§ **Set of tasks**
(A) In the forum thread about the smoked bologna sandwich, for roughly how long was the bologna smoked?
(B) Write out the bologna sandwich thread from "Jim, that's got" up to and including "make it better..".
(C) Using the bologna sandwich thread, state whether each of the following agrees with it, and support each yes or no with the exact words of the thread: (i) the bologna was sliced before it was smoked; (ii) the cheese used on the sandwich was american cheese; (iii) the sandwich was assembled on a biscuit.

# Smoked bologna pan fried sandwich w/pics



## chisoxjim (Feb 21, 2010)

I ate this as a last minute side item to a burger I was making for an early lunch. 

Decided to thinly slice some Daisy Brand ring bologna I smoked yesterday on the WSM. Tossed the slices of bologna and some chopped onion on the flatop in some of the burger grease from the burgers I was doing. Quickly sauteed the onions and bologna and topped with a slice and a half of american cheese. Tossed it on a burger bun, and scarfed it down. Smokey, beef taste, cheesy, and nice. Glad I sliced the rest for one of these tomorrow..

sliced bologna & diced onions on the skillet:


almost done:



cheese pic:



sandwich:





thanks for looking.


----------



## cowgirl (Feb 21, 2010)

Jim, that's got my mouth watering.. Looks danged good from here.


----------



## chisoxjim (Feb 21, 2010)

thanks cowgirl,  it was kind of thrown together last minute with what i had on the counter, and i remembered how good a fried bologna sandwich was when I was a kid growing up.

Figured smoked bologna, and some cheese would be a no brainer twist to make it better..


----------



## cowgirl (Feb 21, 2010)

Ya done good.


----------



## wingman (Feb 21, 2010)

Bologna never looked so good!


----------



## chisoxjim (Feb 21, 2010)

thanks wingman,


----------



## thunderdome (Feb 21, 2010)

Thats one heck of a sangwich


----------



## uncle_lar (Feb 21, 2010)

that looks mighty tasty Jim!!


----------



## chisoxjim (Feb 21, 2010)

thanks lar,

just got the WSM fired up and gettin its temp set.

chicken injected and rubbed,  shrimp brined, rinsed and ready.


----------



## mistabob (Apr 1, 2010)

That looks insanely delicious!!!  Nice work.


----------



## Bearcarver (Apr 1, 2010)

Points to a guy who really knows how to make a sandwich.------>>>
	

	
	
		
		



		
		
	


	





A man after my own heart!

Bearcarver


----------



## mythmaster (Apr 1, 2010)

That looks awesome!  It would be great on a biscuit, too, for breakfast. 
	

	
	
		
		



		
		
	


	





Here's a link if you'd like to make some biscuits from scratch: http://pinchmysalt.com/2007/09/18/ho...-from-scratch/


----------



## mballi3011 (Apr 1, 2010)

I think I lived on them going to high school with open campus for lunch. Yours looks really good to Jim. Then there is a restaurant here that has fried bologna sammies on the menu.


----------



## coffee_junkie (Apr 1, 2010)

Shoulda Qviewd for the throwdown.


----------



## corn cob (Apr 1, 2010)

Love a fried baloney sammich! Some Dukes Mayonnaise, a slice of cold Vidalia, back yard tomatoes...Delicious!!!


----------



## chisoxjim (Apr 1, 2010)

thanks guys,  I did these over a month ago and need to revisit this sandwich again,  soon.


----------



## northern greenhorn (Apr 1, 2010)

My dad grew up w/ these, so he used to make them for us when we were kids, that looks, awesome. 
	

	
	
		
		



		
		
	


	





   How long did you smoke the bologna for, and did you keep it whole to smoke it, or did you slice it first ?


----------



## chisoxjim (Apr 1, 2010)

we grew up on  pan fried bolgna sandwiches as well.

The bologna was a small ring of Daisy Brand bologna(can be found locally in the Chicago area.)

Smoked the whole ring for about 1.5 hours


----------

§ **Supplied entries**

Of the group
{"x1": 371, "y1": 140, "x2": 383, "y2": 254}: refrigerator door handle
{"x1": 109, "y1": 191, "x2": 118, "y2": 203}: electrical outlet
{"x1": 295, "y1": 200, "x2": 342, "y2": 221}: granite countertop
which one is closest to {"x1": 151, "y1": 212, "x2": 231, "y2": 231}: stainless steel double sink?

§ **Results in order**
(A) About 1.5 hours.

(B)
Jim, that's got my mouth watering.. Looks danged good from here.


----------



## chisoxjim (Feb 21, 2010)

thanks cowgirl,  it was kind of thrown together last minute with what i had on the counter, and i remembered how good a fried bologna sandwich was when I was a kid growing up.

Figured smoked bologna, and some cheese would be a no brainer twist to make it better..

(C)
(i) No: "Smoked the whole ring for about 1.5 hours"
(ii) Yes: "topped with a slice and a half of american cheese"
(iii) No: "Tossed it on a burger bun"